Innovations to Improve Your NT Server Platform

Since the Pentium Pro processor's introduction in late 1995, the Intel server platform hasn't changed much. Innovations such as the adoption of Ultra Wide SCSI have introduced evolutionary, rather than revolutionary, change. In 1997 (a sleepy time for business server development), the primary server platform remained Pentium Pro-based and ran Windows NT Server 4.0. Late 1998, however, will bring significant change to the business server universe as major advances in the Intel server platform and NT Server 5.0 chart a direct course for your network. In this article, I'll examine some important server hardware changes coming in late 1998 and the key features of NT Server 5.0. I'll look at how these hardware and operating system (OS) changes will affect the typical NT server platform and suggest some ways you can choose among them to customize your system.

Processor Technology
The fastest Intel processors are in the Pentium II family. The exceptions to this generalization are 4-way servers that use the Pentium Pro processor. Besides clock speed, the main difference between Pentium Pro and Pentium II processors is the speed and size of the secondary, or Level 2, cache. Pentium Pro offers up to 1MB of Level 2 cache that runs at the same speed as the processor; Pentium II is limited to 512KB of Level 2 cache that runs at half the processor's speed. On desktops, the higher clock speed of a Pentium II compensates for the slower cache. However, on multiprocessor servers where cache performance is mission critical, a Pentium II processor's higher clock speed does not compensate for the slower cache.

The new Xeon processors start at 400MHz and will offer even faster speeds by the end of the year.
The next generation of Pentium II technology, the Pentium II Xeon, targets the problem of limited cache speed by offering full-speed caches of up to 2MB per processor. The new Xeon processors start at 400MHz and will offer even faster speeds by the end of the year. As processor speed increases, other system components must become faster as well. Therefore, the new generation of Pentium II processors increases memory bus bandwidth from 528 MB per second (MBps) to 800MBps by increasing the bus frequency from 66MHz to 100MHz. These increases are essential to enable 4-way systems to scale well.

When Intel introduced the Pentium Pro processor and its supporting chipsets, this technology allowed standardization of the basic design of 4-way Intel servers. The next generation of Pentium II processors will likely serve a similar crucial role in standardizing the design of 8-way servers. Intel recently moved toward controlling the 8-way market by buying both Corollary's 8-way ProFusion design and NCR's OctaScale design. Axil, the only other developer of 8-way Xeon technology, recently closed its doors. A consequence might be premium prices for 8-way servers.
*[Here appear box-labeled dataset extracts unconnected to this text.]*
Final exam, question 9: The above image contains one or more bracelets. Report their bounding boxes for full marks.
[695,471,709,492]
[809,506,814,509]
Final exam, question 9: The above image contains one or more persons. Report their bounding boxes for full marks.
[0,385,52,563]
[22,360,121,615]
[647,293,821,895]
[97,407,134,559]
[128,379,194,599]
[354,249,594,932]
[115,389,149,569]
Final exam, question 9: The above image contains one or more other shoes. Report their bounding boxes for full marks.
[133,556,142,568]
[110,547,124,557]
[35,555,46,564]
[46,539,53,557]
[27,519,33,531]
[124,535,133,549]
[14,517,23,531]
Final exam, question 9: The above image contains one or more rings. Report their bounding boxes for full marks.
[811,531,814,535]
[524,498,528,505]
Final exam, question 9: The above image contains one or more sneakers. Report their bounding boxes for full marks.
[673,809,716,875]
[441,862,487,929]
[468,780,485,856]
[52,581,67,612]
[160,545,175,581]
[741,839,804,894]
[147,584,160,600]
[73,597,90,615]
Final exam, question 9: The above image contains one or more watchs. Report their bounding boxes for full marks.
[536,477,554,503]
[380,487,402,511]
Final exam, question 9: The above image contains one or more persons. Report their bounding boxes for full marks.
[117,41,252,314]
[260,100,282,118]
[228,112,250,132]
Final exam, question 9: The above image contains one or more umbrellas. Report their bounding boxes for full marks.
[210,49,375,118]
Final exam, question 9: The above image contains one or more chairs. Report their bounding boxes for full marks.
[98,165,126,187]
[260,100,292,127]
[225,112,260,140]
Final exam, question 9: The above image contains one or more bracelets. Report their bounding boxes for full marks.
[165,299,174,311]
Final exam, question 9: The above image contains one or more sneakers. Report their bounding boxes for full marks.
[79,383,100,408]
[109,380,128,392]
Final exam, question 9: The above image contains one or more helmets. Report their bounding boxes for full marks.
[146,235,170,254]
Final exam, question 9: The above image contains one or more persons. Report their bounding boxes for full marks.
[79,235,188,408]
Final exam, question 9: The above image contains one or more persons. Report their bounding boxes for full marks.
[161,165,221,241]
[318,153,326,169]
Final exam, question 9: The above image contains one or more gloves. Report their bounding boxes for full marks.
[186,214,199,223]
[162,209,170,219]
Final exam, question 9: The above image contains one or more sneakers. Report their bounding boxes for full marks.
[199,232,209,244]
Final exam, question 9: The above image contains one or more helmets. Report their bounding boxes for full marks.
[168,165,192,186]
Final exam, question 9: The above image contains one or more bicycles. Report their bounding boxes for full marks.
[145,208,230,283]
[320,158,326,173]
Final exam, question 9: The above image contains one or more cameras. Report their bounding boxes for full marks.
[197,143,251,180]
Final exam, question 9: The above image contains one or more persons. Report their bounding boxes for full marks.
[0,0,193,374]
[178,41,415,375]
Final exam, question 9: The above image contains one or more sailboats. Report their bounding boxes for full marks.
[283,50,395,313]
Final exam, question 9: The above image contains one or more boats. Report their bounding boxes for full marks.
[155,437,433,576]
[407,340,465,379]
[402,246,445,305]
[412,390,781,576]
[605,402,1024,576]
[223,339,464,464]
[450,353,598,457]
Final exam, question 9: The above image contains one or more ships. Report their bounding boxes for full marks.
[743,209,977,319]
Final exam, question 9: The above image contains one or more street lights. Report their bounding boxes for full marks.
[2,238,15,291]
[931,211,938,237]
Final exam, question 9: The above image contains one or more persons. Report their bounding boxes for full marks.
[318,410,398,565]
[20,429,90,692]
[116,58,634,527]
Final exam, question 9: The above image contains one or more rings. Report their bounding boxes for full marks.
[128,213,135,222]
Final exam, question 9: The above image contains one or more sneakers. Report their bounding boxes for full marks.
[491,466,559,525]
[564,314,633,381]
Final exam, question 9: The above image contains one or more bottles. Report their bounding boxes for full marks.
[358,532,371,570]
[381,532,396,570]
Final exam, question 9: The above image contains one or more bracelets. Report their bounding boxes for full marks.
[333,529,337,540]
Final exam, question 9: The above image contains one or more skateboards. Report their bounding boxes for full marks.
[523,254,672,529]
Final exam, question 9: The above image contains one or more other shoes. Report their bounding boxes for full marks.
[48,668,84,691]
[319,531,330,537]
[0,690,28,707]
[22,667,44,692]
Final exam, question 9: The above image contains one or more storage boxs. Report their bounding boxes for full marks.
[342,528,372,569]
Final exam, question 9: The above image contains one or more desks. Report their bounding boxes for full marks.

Eight-way systems are not the end of the line, though. Unisys recently announced its intent to market a 32-way symmetric multiprocessing (SMP) server that uses Pentium II Xeon technology on crossbar system architecture and measures memory bandwidth in GBs. (This monster won't be available in the near future, however.) To learn more about the new generation of Pentium II processors, go to Intel's Web site (http://www.developer .intel.com/design/PentiumII).

Storage and I/O Subsystems
Server storage has been largely SCSI-based for almost a decade, and performance has increased incrementally over that time. SCSI has leapt from 5MBps to a whopping 40MBps of bandwidth. Ten years ago, Intel servers used a 386 processor, usually supported no more than 64MB of memory, and came with a 100MB hard disk. By the end of 1998, a server will have four next-generation Pentium II processors, as much as 8GB of memory, and hundreds of GBs of disk storage. Clearly, storage I/O subsystem design must change if the next generation of servers is not to be bound by I/O. Two technologies will emerge in 1998 to relieve the looming I/O bottleneck: Ultra2 SCSI and fibre channel storage subsystems.